Friday, 27 February 2015

Getting to know the schools

Yesterday morning we spent visiting the two schools we'll be working with in the project.  Well, a little bit of shopping for water and internet and other things at the bottom of Maslow's hiearchy of needs.  Well some packing too, as we needed to bring the kit for the first afternoon's workshop. It's so great working on a bigger project with a team and a kit budget again, but sometimes I feel like I've sold out compared to when research was a four hour bus journey out of Madurai with a spare lungi, a notebook and an audio-recorder.  Maybe I 'll miss this simplicity when I'm using a crew bus, or a research ship.

Anyway, the schools are in Blantyre rural district - not too far outside the city.  The first, Matindi, is just off the main road to Lilongwe, and we reached it in about 30 minutes by car.  There were a lot of children, working in much simpler conditions compared to a UK school, but the first impression was one of order and purpose.  And people - lots and lots of children.

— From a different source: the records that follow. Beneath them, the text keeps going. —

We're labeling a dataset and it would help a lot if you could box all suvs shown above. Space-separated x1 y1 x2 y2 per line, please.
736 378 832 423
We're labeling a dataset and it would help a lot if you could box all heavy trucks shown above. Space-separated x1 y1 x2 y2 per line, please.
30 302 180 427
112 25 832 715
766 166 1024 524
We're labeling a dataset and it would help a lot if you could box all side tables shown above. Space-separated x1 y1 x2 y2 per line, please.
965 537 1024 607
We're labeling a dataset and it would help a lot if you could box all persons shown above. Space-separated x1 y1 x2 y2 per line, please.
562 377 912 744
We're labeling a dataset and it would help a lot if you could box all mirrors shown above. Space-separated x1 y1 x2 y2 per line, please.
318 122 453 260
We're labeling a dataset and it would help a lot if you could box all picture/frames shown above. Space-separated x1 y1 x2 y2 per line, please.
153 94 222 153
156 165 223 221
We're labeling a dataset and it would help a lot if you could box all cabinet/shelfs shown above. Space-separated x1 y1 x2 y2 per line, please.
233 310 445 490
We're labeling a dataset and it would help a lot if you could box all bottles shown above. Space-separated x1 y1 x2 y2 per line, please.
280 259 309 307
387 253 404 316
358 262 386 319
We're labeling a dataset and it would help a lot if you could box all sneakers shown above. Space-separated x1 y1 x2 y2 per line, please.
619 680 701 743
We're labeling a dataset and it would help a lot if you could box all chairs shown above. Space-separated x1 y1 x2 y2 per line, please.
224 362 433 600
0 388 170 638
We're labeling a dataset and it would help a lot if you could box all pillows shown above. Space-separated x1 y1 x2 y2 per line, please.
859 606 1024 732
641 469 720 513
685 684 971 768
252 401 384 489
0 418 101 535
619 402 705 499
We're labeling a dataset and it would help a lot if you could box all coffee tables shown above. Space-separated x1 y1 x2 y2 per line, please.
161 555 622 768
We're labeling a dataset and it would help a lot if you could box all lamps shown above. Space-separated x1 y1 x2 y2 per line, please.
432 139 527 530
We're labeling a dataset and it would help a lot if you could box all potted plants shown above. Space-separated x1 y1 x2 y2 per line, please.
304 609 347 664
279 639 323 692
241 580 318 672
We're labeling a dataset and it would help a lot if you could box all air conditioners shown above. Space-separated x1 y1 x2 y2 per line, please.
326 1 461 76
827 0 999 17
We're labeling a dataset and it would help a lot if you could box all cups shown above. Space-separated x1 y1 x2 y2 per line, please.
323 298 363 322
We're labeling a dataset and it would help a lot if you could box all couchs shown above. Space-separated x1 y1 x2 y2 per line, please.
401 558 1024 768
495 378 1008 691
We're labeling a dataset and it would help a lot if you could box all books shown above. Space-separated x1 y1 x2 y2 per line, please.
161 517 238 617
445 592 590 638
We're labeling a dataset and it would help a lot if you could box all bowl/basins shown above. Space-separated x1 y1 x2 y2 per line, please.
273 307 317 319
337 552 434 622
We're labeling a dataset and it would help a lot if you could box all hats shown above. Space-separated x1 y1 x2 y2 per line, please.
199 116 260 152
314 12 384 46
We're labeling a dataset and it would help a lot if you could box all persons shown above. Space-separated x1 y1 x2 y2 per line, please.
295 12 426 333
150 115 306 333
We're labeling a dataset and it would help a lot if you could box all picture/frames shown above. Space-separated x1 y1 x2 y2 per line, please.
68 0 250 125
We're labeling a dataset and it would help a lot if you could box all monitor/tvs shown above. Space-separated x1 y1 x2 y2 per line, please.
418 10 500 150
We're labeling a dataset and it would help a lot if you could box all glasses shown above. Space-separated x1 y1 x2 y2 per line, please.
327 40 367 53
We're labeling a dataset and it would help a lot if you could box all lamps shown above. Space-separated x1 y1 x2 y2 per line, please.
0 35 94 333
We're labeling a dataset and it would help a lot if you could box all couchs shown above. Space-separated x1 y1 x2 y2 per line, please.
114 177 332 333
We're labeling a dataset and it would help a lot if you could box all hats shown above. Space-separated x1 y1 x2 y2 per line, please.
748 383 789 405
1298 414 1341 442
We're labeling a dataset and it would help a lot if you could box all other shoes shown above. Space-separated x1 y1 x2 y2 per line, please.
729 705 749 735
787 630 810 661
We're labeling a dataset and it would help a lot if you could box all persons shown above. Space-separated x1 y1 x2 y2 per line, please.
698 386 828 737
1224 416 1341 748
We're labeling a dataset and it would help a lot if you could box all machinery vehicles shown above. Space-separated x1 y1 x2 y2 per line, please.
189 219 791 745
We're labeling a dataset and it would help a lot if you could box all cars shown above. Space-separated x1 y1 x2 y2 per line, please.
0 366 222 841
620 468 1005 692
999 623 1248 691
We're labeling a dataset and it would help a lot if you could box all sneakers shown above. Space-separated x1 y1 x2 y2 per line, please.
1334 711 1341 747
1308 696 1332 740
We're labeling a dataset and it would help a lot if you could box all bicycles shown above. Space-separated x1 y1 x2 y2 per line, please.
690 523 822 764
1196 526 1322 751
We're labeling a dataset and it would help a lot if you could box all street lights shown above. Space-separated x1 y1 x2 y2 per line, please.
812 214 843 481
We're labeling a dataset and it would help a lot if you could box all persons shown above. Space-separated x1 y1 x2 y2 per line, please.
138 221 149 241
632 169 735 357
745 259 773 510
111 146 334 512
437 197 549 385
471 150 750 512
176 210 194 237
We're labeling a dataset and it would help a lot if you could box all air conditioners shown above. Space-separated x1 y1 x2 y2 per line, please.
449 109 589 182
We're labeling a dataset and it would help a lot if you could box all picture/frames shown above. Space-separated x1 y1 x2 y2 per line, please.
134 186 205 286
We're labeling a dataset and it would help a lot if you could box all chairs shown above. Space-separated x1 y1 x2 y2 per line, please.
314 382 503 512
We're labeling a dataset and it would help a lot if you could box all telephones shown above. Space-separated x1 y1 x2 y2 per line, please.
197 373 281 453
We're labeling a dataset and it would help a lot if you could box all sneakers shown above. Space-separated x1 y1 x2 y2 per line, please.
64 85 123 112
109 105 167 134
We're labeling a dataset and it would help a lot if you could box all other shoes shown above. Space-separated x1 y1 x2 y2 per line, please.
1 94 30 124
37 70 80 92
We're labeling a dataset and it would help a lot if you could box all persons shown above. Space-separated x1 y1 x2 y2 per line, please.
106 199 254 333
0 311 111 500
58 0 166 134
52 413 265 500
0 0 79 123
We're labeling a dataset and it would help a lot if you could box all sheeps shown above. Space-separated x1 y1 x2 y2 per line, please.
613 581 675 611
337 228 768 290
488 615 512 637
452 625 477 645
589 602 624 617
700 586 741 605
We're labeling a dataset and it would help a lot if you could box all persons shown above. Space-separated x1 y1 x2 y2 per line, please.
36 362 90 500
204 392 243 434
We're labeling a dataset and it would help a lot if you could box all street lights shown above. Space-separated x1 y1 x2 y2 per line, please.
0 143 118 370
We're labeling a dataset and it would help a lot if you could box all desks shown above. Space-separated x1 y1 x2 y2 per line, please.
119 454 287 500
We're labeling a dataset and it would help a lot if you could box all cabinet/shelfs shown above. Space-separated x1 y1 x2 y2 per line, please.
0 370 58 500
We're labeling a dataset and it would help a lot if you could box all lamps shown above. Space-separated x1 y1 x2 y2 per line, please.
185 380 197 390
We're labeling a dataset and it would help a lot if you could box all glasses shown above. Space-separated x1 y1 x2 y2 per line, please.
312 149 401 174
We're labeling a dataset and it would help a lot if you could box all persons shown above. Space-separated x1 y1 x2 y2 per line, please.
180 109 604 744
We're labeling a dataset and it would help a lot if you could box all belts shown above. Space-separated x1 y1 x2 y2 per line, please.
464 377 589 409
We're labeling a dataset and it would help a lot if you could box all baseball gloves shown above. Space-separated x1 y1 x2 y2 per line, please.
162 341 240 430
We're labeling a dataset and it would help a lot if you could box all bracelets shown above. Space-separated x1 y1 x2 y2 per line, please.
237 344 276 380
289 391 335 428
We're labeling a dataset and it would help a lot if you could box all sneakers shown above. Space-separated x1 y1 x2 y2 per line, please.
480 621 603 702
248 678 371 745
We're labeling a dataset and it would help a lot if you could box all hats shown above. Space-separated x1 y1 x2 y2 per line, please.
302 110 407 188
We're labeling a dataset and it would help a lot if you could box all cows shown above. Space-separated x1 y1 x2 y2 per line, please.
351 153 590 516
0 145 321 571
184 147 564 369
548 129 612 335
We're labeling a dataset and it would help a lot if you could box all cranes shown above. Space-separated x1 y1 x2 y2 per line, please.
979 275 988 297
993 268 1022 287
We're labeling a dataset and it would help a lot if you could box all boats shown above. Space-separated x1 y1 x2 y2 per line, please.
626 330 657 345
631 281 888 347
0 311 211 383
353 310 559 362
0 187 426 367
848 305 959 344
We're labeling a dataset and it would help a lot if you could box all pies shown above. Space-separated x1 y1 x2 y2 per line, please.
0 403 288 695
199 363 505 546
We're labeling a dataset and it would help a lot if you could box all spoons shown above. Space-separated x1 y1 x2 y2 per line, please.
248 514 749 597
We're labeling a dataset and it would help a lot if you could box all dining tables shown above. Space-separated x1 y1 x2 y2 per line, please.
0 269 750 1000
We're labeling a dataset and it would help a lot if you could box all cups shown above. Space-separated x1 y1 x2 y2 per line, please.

After some introductions and visiting some classrooms and the Mary's Meals' school feeding scheme, we set off for the other school, Nasonjo, which was further back towards town, but well off the main road.  Again we were made welcome and shown around, even sitting in on one of the lessons for a while.

Some initial impressions:

  • It's a challenging environment to teach in, with limited facilities.  Classes sizes up to 120 sometimes.
  • Education in important here, families are behind their kids and there's an active engagement with the communities around them, at least in these two schools.
  • There are lots of extra projects going on - forest gardens, a headmaster's house, a library, and so on and so on.
  • The head teachers organise everything on their walls.  It's so easy to forget that computers aren't essential for working on things.
  • Children who can't reach one school (because for example there's no bridge from their side of the river) might be at another school for several months, and then show up back again.
  • Hysteria and 'orphan' are special needs categories, along with some more familiar ones.